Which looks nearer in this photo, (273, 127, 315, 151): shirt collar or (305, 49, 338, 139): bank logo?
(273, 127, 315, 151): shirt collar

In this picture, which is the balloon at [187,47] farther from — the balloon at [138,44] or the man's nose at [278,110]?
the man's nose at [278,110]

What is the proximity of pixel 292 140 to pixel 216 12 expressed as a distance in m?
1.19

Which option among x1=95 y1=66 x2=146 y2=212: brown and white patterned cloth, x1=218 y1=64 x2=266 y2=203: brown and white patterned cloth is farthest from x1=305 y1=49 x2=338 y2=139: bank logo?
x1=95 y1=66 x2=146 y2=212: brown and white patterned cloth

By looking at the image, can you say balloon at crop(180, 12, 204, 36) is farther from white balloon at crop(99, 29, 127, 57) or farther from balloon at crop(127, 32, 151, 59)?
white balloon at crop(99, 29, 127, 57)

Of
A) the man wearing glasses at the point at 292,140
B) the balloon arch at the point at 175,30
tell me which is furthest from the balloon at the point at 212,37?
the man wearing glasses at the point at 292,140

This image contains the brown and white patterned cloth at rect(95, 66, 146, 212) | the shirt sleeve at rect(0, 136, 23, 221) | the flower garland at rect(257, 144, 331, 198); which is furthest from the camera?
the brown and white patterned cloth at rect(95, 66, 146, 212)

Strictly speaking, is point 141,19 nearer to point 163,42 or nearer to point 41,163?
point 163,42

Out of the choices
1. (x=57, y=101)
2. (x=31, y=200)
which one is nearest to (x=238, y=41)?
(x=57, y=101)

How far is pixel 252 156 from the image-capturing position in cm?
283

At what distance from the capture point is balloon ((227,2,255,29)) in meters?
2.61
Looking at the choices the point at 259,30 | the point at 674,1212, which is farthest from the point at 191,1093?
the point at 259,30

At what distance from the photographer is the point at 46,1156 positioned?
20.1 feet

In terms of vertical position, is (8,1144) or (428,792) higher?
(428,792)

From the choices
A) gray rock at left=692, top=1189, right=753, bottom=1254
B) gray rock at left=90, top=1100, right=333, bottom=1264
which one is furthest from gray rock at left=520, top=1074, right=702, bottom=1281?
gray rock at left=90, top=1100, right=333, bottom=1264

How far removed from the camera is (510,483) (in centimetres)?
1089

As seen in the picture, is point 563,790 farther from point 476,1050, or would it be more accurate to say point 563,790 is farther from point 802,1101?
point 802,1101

▶ TASK INSTRUCTIONS
Rewrite all of the lines above, replacing "bank logo" with "store sign" everywhere and leaving everything else unchanged.

▶ ANSWER TO THIS PROBLEM
Which looks nearer in this photo, (273, 127, 315, 151): shirt collar or (305, 49, 338, 139): store sign?
(273, 127, 315, 151): shirt collar

In this picture, which is the balloon at [187,47] farther from — the balloon at [138,44] or the man's nose at [278,110]?
the man's nose at [278,110]

What is the proximity of pixel 292 140 to pixel 216 12 expressed as a distance in m?
1.19

Which option among x1=95 y1=66 x2=146 y2=212: brown and white patterned cloth, x1=218 y1=64 x2=266 y2=203: brown and white patterned cloth is farthest from x1=305 y1=49 x2=338 y2=139: store sign?
x1=95 y1=66 x2=146 y2=212: brown and white patterned cloth

By looking at the image, can you say balloon at crop(180, 12, 204, 36) is farther from white balloon at crop(99, 29, 127, 57) or farther from balloon at crop(127, 32, 151, 59)?
white balloon at crop(99, 29, 127, 57)

Of
A) the man wearing glasses at the point at 292,140
B) the balloon arch at the point at 175,30
tell me which is furthest from the balloon at the point at 212,37?
the man wearing glasses at the point at 292,140

This image contains the brown and white patterned cloth at rect(95, 66, 146, 212) | the shirt sleeve at rect(0, 136, 23, 221) | the flower garland at rect(257, 144, 331, 198); which is furthest from the camera?
the brown and white patterned cloth at rect(95, 66, 146, 212)

Strictly speaking, is point 141,19 nearer to point 163,42 or nearer to point 41,163?
point 163,42

Out of the choices
1. (x=57, y=101)
2. (x=31, y=200)
which one is nearest to (x=238, y=41)?
(x=57, y=101)

How far is pixel 252 156 from the image-capturing position in cm?
283

At what distance from the capture point is balloon ((227,2,255,29)) in meters?
2.61
Looking at the choices the point at 259,30 | the point at 674,1212, which is farthest from the point at 191,1093?
the point at 259,30

At what distance from the photographer is the point at 46,1156 positioned?
20.1 feet

In terms of vertical position, is (8,1144) or (428,792) higher?
(428,792)

From the choices
A) gray rock at left=692, top=1189, right=753, bottom=1254
B) gray rock at left=90, top=1100, right=333, bottom=1264
which one is furthest from gray rock at left=520, top=1074, right=702, bottom=1281?
gray rock at left=90, top=1100, right=333, bottom=1264

How far removed from the camera is (510,483) (in centimetres)?
1089

As seen in the picture, is point 563,790 farther from point 476,1050, or would it be more accurate to say point 563,790 is farther from point 802,1101?
point 802,1101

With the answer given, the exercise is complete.